== TEXT PASSAGE ==
Manly has Sydney Harbour on its western side with calm water, ferry wharf, a swimming area, the former Manly Sea Life Sanctuary aquarium, and sailing and yacht clubs. About 300 m to the east is the Pacific Ocean and Manly Beach. There are more than 20 km of cycle tracks that can be used to explore the area.

The Manly International Jazz Festival is Australia's largest community-based jazz festival. It is held during the October long weekend public holiday, with various stages hosting continuous free public performances from midday until early evening. The BBC soap opera Out of the Blue was set in Manly.

==Sport==
National Rugby League team the Manly Warringah Sea Eagles who play their home games at Brookvale Oval, are the most famous sports club in the area who are well known for their Grand Final appearances, being the only club to appear in Grand Finals in each decade from the 1950s to the 2010s, and the only club to win at least one Grand Final in each decade from the 1970s to the 2010s. Their fans from the northern beaches have a reputation for being reluctant to cross the Spit Bridge.

The rugby union team Manly RUFC and soccer team Manly United Football Club represent Manly. The Manly Warringah District Cricket Club represent the Northern Beaches. Manly RUFC and the MWDCC play at Manly Oval, while Manly United play at Cromer Park.

==Culture==
Numerous non-fiction books about Manly have been written. It has also featured in fiction. In 1987 the British novelist, Lesley Thomson published Seven Miles From Sydney, a thriller about a female screenwriter who is murdered while jogging on Shelly Beach. This novel was a popular seller in the United Kingdom and well received in Australia.
The music video for Redfoo's song "Let’s Get Ridiculous" was filmed on the Corso.

Manly is a sister city of Bath, England.
===
== SUPPLIED INFORMATION ==
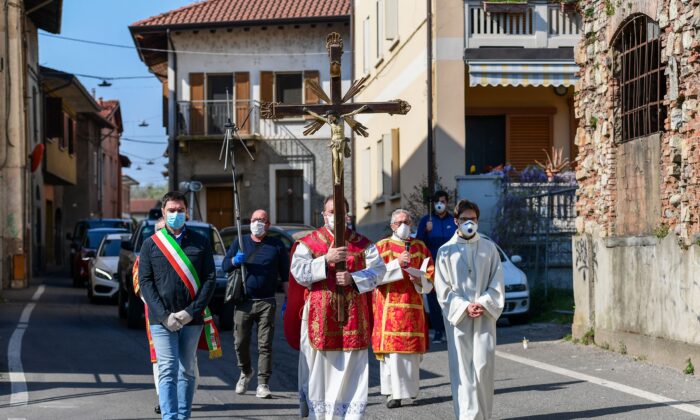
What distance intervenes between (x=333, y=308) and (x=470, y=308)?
116 centimetres

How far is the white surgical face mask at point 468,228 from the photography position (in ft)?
31.4

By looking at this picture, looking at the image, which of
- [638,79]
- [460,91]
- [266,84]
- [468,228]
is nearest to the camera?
[468,228]

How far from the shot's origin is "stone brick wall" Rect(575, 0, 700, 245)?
40.6 feet

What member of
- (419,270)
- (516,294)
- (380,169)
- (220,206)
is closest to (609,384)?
(419,270)

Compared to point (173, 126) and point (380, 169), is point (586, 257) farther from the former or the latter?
point (173, 126)

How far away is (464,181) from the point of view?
72.6 ft

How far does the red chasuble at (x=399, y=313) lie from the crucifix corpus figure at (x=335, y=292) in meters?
1.83

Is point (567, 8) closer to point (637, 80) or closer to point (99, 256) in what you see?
point (637, 80)

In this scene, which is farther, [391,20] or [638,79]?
[391,20]

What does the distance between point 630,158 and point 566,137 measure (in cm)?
1135

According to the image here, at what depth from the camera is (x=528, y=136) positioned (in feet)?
84.3

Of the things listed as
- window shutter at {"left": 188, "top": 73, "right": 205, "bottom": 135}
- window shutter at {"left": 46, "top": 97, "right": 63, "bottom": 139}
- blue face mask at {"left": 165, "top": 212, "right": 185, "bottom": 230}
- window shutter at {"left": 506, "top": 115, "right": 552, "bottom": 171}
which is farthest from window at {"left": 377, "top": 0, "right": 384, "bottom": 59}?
blue face mask at {"left": 165, "top": 212, "right": 185, "bottom": 230}

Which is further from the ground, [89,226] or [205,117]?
[205,117]

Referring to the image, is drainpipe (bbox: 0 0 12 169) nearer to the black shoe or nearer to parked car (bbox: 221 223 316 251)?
===
BRIEF:
Transcribe the passage about Manly between "The rugby union" and "on the Corso.", inclusive. Rely only on the passage about Manly.

ANSWER TO THIS TASK:
The rugby union team Manly RUFC and soccer team Manly United Football Club represent Manly. The Manly Warringah District Cricket Club represent the Northern Beaches. Manly RUFC and the MWDCC play at Manly Oval, while Manly United play at Cromer Park.

==Culture==
Numerous non-fiction books about Manly have been written. It has also featured in fiction. In 1987 the British novelist, Lesley Thomson published Seven Miles From Sydney, a thriller about a female screenwriter who is murdered while jogging on Shelly Beach. This novel was a popular seller in the United Kingdom and well received in Australia.
The music video for Redfoo's song "Let’s Get Ridiculous" was filmed on the Corso.